Como a cassação de Glauber virou suspensão
Chico negou a existência de qualquer acordo do PSOL com a direita para poupar Glauber, tese levantada por parte da imprensa. “Não houve acordo nenhum”, disse. Pelo contrário: Zé Trovão chegou a chamá-los de “canalhas incoerentes” porque a bancada votou pela cassação de Zambelli e se opôs à punição do deputado do PSOL.
O parlamentar explicou que a direita começou a vacilar ao perceber que não tinha votos suficientes para chegar aos 257 necessários para a cassação. Em uma votação preliminar, chegaram apenas a 245. “Muita gente do centrão estava desconfortável. Cassar mandato é medida extrema.”
A partir disso, emergiu a proposta de punir Glauber com suspensão — uma solução que, embora injusta na avaliação do PSOL, era preferível ao risco de torná-lo inelegível por oito anos. O resultado final foi uma suspensão de seis meses.
Lira irritado
Chico afirmou ainda que Arthur Lira (PP-AL) estaria “irritadíssimo” com Hugo Motta por pautar a cassação sem garantia de vitória. Segundo ele, Lira ligou pessoalmente para diversos deputados pedindo que votassem pela cassação integral, pois considerava a suspensão uma afronta à sua autoridade.

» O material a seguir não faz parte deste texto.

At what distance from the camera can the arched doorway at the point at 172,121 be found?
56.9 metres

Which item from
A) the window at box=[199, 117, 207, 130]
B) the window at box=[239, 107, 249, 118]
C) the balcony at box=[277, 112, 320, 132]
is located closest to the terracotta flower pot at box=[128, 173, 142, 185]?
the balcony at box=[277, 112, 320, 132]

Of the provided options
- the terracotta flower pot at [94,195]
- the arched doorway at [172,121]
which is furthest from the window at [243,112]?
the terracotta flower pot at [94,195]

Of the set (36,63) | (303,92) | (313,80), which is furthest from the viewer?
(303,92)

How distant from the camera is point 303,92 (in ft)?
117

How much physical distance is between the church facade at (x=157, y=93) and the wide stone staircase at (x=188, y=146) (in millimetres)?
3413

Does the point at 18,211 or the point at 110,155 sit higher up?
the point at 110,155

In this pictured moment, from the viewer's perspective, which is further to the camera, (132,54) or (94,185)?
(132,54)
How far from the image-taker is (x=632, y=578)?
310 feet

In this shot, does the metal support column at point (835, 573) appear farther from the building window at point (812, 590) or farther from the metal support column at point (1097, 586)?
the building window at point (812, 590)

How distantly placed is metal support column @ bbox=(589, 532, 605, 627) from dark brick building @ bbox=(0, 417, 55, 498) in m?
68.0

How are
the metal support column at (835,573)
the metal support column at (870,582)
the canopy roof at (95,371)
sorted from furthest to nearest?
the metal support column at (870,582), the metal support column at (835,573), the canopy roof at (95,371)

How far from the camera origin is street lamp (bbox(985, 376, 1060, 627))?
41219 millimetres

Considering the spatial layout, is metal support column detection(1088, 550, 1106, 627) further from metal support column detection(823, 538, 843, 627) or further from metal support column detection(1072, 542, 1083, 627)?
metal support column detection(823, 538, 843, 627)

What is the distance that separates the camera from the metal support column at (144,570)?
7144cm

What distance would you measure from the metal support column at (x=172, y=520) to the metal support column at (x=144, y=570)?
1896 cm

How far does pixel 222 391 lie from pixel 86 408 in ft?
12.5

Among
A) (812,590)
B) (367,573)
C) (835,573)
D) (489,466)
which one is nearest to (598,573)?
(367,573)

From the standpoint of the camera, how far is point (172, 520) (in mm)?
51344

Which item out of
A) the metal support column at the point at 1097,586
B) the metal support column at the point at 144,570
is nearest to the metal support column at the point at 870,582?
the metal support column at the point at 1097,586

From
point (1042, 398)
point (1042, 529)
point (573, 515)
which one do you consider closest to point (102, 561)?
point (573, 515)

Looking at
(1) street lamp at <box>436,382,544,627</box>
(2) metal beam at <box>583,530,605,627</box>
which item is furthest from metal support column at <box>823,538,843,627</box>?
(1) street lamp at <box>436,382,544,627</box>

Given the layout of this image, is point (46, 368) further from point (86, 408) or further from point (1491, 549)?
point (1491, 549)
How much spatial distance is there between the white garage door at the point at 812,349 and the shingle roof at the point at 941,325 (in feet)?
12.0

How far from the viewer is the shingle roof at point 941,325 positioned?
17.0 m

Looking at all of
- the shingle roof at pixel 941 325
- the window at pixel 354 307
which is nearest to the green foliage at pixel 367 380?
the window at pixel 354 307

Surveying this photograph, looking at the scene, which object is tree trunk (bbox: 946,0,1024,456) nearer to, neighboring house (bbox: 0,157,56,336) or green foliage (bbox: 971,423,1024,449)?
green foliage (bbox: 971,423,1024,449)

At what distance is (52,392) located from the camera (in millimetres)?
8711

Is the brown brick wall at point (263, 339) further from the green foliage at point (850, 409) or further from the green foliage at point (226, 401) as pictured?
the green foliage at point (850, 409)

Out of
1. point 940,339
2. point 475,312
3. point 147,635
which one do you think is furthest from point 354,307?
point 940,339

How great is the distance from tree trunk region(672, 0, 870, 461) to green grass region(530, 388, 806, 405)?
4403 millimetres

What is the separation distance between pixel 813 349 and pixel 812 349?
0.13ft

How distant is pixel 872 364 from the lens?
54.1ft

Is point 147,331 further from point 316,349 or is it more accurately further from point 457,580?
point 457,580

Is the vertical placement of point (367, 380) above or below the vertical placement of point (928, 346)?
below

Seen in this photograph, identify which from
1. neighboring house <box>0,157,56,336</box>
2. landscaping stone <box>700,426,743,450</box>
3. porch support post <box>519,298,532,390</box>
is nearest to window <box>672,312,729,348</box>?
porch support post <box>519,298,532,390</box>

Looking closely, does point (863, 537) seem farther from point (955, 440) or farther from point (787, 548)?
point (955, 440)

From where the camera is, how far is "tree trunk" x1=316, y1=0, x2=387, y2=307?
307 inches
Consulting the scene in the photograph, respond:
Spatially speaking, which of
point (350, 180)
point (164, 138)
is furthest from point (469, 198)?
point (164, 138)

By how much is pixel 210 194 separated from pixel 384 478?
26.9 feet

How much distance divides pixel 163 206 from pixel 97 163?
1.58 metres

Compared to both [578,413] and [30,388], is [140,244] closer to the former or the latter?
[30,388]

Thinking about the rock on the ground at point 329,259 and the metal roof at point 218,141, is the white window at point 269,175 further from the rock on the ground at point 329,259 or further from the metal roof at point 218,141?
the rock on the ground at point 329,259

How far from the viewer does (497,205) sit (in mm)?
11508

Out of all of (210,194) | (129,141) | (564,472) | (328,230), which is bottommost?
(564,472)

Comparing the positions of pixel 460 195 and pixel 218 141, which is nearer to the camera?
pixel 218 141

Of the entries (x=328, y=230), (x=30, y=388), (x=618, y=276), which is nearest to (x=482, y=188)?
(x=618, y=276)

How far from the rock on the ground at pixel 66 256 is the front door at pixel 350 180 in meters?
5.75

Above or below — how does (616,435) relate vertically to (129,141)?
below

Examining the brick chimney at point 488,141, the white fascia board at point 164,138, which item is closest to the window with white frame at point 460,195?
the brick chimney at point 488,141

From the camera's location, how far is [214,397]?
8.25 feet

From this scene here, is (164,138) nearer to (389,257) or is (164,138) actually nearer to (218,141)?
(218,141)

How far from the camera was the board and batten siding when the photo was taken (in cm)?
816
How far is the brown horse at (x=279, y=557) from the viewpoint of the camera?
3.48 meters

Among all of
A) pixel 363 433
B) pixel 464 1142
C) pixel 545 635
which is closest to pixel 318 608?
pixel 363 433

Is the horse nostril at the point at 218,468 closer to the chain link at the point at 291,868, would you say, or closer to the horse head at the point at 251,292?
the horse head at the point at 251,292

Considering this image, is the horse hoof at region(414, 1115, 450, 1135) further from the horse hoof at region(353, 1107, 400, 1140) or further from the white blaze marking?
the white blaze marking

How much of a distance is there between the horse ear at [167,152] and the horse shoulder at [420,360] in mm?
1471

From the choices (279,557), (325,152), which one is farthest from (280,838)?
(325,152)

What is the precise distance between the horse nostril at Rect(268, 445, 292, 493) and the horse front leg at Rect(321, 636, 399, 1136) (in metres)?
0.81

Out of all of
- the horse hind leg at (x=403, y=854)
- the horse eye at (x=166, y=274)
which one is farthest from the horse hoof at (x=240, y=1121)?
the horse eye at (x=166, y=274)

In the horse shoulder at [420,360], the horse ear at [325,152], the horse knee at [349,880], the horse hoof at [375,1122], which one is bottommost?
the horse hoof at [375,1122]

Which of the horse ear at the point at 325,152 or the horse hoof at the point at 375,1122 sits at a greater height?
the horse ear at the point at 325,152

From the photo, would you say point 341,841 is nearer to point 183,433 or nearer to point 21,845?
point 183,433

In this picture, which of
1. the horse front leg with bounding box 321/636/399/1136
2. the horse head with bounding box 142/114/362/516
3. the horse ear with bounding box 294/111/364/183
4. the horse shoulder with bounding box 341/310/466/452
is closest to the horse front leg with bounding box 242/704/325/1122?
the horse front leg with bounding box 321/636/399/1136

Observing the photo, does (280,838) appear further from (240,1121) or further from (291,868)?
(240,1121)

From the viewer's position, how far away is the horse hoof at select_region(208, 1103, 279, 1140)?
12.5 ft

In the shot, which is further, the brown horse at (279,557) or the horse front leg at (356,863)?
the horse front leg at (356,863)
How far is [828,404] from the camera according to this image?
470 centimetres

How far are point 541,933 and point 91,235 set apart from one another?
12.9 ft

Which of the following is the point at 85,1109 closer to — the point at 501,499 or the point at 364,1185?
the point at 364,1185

“O jogo fugiu ao controle dos chefões”, disse o deputado. “Alguns aqui não têm tanto poder quanto imaginavam.”
“Bancada de foragidos”, diz Chico Alencar
O PSOL votou pela cassação de Carla Zambelli, mas a deputada — atualmente presa na Itália após fugir — segue oficialmente no cargo. Chico apontou o absurdo institucional: “Estamos criando não só uma bancada de foragidos, mas uma bancada de deputados honoríficos. Não exercem mandato, mas têm salário, gabinete, tudo funcionando.”
O caso se repete com o deputado Alexandre Ramagem (PL-RJ), também condenado pelo Supremo, mas ainda oficialmente parlamentar.
“Que a sociedade reaja”
Ao final da entrevista, Chico Alencar afirmou esperar que a mobilização social impeça que a “anistia fake” avance no Senado. “É um retrocesso gravíssimo”, concluiu. “Tomara que a sociedade reaja.”